Trecho selecionado:
/---

9Tornem-se nossos parentes; deem as filhas de vocês para nós e vocês tomem as nossas filhas. É isso o que Abraão e Isaque temiam. Mais tarde, a lei de Moisés proíbe a prática (Dt 7.3). Para Israel, o casamento com as mulheres canaanitas será considerado uma perversão. Precisamente por isso, existem termos tão restritos a respeito do casamento para os co-participantes do pacto.
10Vocês habitarão em nosso meio, a terra estará ao seu dispor. Morem nela, negociem e adquiram propriedades. 11E o próprio Siquém disse ao pai e aos irmãos de Diná: — Que eu obtenha este favor diante de vocês e lhes darei o que me pedirem. 12Aumentem em muito o dote de casamento e as dádivas, e darei o que me pedirem; deem-me, porém, a moça por esposa. A proposta busca satisfazer os desejos egoístas do coração do homem. Os filhos de Jacó são tentados em sua ganância e opulência. O suborno oferecido para que o estupro fosse esquecido é quase irresistível.
2. A resposta do filhos de Jacó: Um acordo traiçoeiro (34.13-24)

\---

Informações fornecidas:
/---

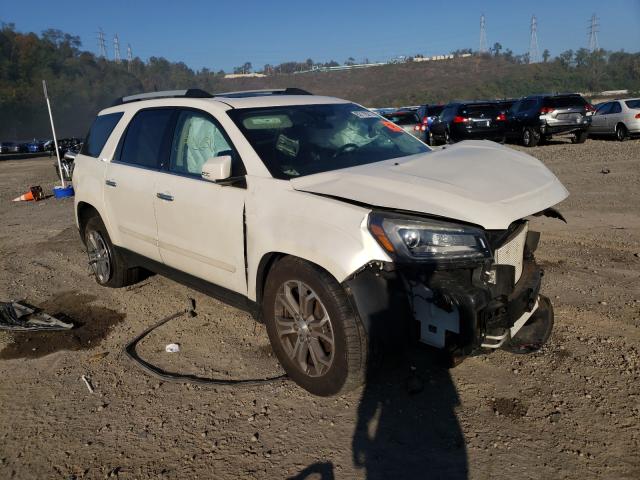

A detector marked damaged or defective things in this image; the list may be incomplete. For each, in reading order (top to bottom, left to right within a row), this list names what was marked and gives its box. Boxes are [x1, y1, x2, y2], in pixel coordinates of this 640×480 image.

crumpled hood [290, 140, 564, 230]
damaged front end [344, 212, 556, 362]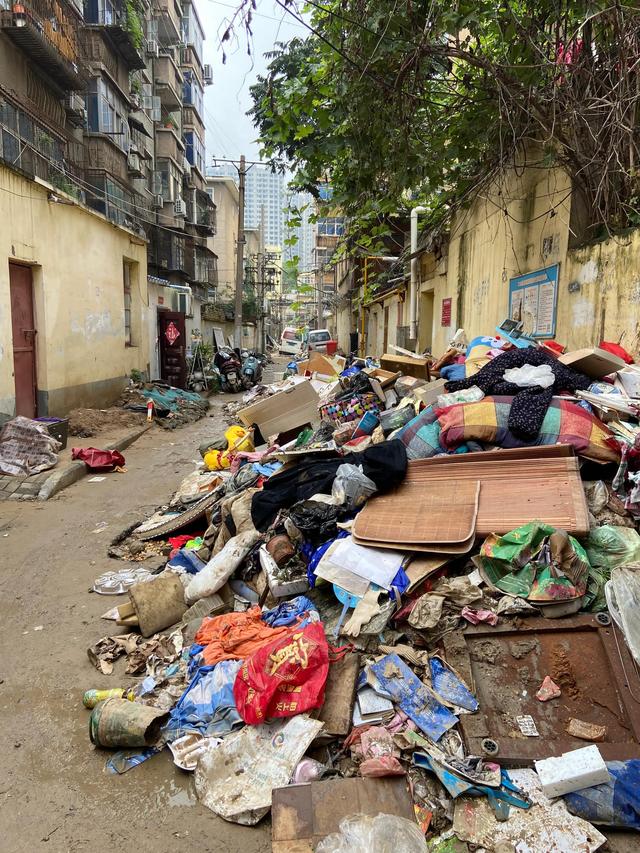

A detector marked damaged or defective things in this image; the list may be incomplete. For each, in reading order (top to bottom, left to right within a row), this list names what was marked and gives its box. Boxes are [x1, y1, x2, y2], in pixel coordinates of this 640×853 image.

flood-damaged household item [560, 348, 624, 378]
flood-damaged household item [0, 414, 60, 476]
flood-damaged household item [70, 446, 125, 472]
flood-damaged household item [238, 378, 320, 440]
flood-damaged household item [350, 480, 480, 552]
flood-damaged household item [356, 450, 592, 536]
flood-damaged household item [92, 568, 154, 596]
flood-damaged household item [127, 572, 188, 640]
flood-damaged household item [184, 528, 262, 604]
flood-damaged household item [604, 564, 640, 664]
flood-damaged household item [90, 700, 170, 744]
flood-damaged household item [232, 620, 328, 724]
flood-damaged household item [368, 656, 458, 744]
flood-damaged household item [444, 616, 640, 764]
flood-damaged household item [192, 712, 322, 824]
flood-damaged household item [272, 776, 416, 848]
flood-damaged household item [314, 812, 424, 852]
flood-damaged household item [450, 768, 604, 848]
flood-damaged household item [536, 744, 608, 800]
flood-damaged household item [564, 764, 640, 828]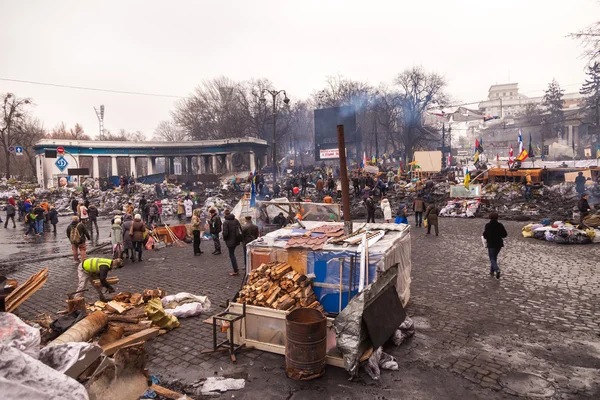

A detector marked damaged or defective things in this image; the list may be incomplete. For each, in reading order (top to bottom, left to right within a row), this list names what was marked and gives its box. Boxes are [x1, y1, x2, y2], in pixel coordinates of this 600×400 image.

\---

Tarefa 1: Segundo o trecho selecionado, por que existem termos tão restritos a respeito do casamento para os co-participantes do pacto? Responda em uma a três frases.
Tarefa 2: Indique se cada afirmação concorda com o trecho selecionado. Responda sim ou não e cite as palavras do trecho que decidem cada caso: (a) Siquém se dispõe a dar o que lhe pedirem em troca da moça. (b) A lei de Moisés permite o casamento com as canaanitas. (c) Os filhos de Jacó não sentem nenhuma tentação diante da proposta.
O material acima não é necessário.

Resposta da tarefa 1: Porque, para Israel, o casamento com as mulheres canaanitas será considerado uma perversão. A lei de Moisés depois proíbe essa prática (Dt 7.3).

Resposta da tarefa 2:
(a) Sim: "Que eu obtenha este favor diante de vocês e lhes darei o que me pedirem."
(b) Não: "Mais tarde, a lei de Moisés proíbe a prática (Dt 7.3)."
(c) Não: "Os filhos de Jacó são tentados em sua ganância e opulência."